Task requirements: In the part of the material below that opens with the line containing "As viewed by" and runs through the end of the material, change "brown earth" to "bare soil" and write out those lines again with nothing else altered.

[BEGIN Recorded information]

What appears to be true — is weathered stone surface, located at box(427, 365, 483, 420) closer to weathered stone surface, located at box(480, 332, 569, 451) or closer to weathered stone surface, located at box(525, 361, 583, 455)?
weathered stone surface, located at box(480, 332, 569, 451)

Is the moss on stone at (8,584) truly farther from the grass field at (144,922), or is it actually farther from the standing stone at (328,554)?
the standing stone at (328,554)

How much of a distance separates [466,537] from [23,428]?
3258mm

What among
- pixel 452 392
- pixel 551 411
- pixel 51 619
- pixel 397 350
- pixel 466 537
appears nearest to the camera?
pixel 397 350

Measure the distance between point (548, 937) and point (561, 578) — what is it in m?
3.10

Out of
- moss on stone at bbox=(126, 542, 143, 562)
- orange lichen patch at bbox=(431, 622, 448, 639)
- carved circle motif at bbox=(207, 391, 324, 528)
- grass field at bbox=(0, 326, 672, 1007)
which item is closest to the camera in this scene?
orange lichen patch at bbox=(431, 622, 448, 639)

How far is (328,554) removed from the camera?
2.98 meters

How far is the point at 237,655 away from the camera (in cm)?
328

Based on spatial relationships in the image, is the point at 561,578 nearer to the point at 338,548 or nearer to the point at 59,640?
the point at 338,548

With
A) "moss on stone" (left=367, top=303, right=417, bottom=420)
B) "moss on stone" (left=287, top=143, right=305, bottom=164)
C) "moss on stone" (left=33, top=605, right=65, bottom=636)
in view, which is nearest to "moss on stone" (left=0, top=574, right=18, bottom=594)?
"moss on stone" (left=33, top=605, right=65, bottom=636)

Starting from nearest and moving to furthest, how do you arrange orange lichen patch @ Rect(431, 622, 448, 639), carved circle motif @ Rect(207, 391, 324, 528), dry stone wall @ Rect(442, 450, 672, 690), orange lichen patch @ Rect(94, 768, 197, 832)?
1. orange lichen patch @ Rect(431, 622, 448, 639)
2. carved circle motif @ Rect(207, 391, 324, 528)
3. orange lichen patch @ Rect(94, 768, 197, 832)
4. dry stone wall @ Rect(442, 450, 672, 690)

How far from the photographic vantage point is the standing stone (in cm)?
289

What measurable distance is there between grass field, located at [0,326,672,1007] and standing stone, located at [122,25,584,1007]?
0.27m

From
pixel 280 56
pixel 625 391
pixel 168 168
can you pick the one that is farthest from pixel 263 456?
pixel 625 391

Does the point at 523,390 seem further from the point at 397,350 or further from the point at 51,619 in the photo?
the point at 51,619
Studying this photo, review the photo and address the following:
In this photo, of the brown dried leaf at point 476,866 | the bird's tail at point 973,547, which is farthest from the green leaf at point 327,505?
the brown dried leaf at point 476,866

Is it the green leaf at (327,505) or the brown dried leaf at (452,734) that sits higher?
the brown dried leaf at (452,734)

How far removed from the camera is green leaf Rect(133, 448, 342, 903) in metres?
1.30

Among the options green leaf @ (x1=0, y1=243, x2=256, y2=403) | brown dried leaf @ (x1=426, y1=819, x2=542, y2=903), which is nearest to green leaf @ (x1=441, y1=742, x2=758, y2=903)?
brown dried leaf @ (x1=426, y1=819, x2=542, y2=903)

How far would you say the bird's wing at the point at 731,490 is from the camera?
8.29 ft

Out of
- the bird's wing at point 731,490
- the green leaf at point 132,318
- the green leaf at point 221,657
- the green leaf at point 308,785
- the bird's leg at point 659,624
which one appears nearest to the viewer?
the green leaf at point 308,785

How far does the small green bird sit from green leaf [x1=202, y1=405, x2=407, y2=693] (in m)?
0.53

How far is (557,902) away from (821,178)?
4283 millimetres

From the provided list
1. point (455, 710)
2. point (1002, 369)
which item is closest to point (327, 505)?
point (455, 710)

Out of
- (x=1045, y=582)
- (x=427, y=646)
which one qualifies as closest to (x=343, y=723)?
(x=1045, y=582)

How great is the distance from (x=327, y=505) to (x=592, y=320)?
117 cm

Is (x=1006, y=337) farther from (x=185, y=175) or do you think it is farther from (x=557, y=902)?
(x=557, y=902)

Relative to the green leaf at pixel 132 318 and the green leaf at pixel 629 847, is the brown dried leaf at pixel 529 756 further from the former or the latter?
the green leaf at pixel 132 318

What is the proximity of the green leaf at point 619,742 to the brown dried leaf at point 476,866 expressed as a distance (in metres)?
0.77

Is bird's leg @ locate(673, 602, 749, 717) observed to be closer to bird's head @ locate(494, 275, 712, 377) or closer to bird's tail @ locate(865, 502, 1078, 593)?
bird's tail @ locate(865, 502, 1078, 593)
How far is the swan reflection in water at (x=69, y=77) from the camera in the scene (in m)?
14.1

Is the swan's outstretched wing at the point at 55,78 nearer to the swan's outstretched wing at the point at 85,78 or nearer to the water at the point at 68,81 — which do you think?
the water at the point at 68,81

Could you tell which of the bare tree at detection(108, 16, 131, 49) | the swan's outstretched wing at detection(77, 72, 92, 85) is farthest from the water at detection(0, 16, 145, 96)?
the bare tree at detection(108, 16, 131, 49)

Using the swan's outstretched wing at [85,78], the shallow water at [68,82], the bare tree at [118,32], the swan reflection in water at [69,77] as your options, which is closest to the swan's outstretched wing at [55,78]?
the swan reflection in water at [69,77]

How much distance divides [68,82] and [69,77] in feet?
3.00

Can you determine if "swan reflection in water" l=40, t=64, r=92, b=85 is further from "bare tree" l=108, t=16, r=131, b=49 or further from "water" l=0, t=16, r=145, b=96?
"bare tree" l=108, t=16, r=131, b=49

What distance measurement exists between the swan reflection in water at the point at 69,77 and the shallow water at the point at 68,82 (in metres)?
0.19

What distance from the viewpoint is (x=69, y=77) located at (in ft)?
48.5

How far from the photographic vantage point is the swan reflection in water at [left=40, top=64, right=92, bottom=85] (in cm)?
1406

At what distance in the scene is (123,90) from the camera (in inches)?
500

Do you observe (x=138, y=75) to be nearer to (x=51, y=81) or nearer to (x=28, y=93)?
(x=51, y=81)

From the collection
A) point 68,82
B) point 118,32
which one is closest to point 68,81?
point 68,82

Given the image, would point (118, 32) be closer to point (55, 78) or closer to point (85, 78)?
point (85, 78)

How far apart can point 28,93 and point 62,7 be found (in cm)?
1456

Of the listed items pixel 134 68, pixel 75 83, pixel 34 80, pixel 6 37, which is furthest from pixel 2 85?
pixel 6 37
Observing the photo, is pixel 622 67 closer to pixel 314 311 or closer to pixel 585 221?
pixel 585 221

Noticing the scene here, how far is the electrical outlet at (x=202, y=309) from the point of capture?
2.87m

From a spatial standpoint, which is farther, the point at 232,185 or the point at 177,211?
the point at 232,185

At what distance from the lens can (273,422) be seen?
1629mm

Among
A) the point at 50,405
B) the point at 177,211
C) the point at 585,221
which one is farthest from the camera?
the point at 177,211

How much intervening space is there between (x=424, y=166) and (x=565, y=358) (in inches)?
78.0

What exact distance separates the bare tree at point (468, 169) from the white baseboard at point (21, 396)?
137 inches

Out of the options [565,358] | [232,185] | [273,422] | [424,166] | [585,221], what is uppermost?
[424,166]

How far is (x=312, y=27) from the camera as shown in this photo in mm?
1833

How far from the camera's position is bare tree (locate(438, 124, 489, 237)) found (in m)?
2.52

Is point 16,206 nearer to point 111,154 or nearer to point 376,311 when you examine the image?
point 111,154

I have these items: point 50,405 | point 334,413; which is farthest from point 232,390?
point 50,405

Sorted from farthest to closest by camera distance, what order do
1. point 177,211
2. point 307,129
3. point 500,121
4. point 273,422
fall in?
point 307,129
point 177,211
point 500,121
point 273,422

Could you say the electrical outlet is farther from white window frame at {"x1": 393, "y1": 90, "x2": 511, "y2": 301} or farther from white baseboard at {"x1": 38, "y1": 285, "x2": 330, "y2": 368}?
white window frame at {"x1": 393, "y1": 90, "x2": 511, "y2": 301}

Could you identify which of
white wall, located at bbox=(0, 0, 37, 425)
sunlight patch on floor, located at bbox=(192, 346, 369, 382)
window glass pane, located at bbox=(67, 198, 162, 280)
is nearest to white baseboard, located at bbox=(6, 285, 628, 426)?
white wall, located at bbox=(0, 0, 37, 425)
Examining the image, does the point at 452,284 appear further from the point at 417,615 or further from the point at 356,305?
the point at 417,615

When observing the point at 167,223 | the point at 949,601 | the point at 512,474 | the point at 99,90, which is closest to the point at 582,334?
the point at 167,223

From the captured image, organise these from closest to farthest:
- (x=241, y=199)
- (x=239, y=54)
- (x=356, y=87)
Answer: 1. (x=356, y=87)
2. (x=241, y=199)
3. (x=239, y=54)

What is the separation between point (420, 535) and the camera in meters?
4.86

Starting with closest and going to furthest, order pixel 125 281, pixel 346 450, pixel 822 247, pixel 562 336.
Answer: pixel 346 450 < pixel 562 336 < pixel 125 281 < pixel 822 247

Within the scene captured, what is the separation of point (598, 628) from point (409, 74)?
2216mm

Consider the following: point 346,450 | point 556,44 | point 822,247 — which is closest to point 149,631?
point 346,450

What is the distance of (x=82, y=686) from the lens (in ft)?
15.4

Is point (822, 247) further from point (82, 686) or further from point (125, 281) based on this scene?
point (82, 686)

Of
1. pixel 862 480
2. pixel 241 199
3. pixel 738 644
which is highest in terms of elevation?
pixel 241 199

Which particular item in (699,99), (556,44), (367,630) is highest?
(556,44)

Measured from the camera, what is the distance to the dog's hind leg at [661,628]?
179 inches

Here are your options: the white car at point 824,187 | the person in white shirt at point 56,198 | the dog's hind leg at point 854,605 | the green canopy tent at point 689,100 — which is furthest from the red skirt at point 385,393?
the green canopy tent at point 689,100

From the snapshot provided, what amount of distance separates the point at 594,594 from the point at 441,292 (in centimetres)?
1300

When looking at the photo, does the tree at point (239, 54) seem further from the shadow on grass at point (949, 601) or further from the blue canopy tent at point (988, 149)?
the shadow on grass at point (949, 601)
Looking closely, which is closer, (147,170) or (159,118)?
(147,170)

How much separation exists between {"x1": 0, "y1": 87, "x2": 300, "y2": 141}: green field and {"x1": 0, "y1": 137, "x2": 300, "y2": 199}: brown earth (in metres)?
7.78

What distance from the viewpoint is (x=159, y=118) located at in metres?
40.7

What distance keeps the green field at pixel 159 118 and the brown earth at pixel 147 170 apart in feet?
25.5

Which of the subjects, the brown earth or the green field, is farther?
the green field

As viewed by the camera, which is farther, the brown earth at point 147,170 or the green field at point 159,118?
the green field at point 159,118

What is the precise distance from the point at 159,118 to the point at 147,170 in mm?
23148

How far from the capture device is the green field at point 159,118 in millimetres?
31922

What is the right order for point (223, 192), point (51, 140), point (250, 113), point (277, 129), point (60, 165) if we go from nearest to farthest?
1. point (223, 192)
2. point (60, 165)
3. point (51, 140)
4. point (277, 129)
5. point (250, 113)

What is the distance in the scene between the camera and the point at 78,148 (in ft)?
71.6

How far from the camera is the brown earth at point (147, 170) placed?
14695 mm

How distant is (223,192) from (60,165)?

[END Recorded information]

Exercise output:
As viewed by the camera, which is farther, the bare soil at point 147,170 or the green field at point 159,118?
the green field at point 159,118

What is the precise distance from the point at 159,118 to the point at 147,170 in mm?
23148

How far from the capture device is the green field at point 159,118 in millimetres?
31922

What is the right order for point (223, 192), point (51, 140), point (250, 113), point (277, 129), point (60, 165) if we go from nearest to farthest?
1. point (223, 192)
2. point (60, 165)
3. point (51, 140)
4. point (277, 129)
5. point (250, 113)

What is the distance in the scene between the camera and the point at 78,148 (in ft)?
71.6

How far from the camera is the bare soil at point (147, 170) placed?
14695 mm

How distant is (223,192) from (60,165)?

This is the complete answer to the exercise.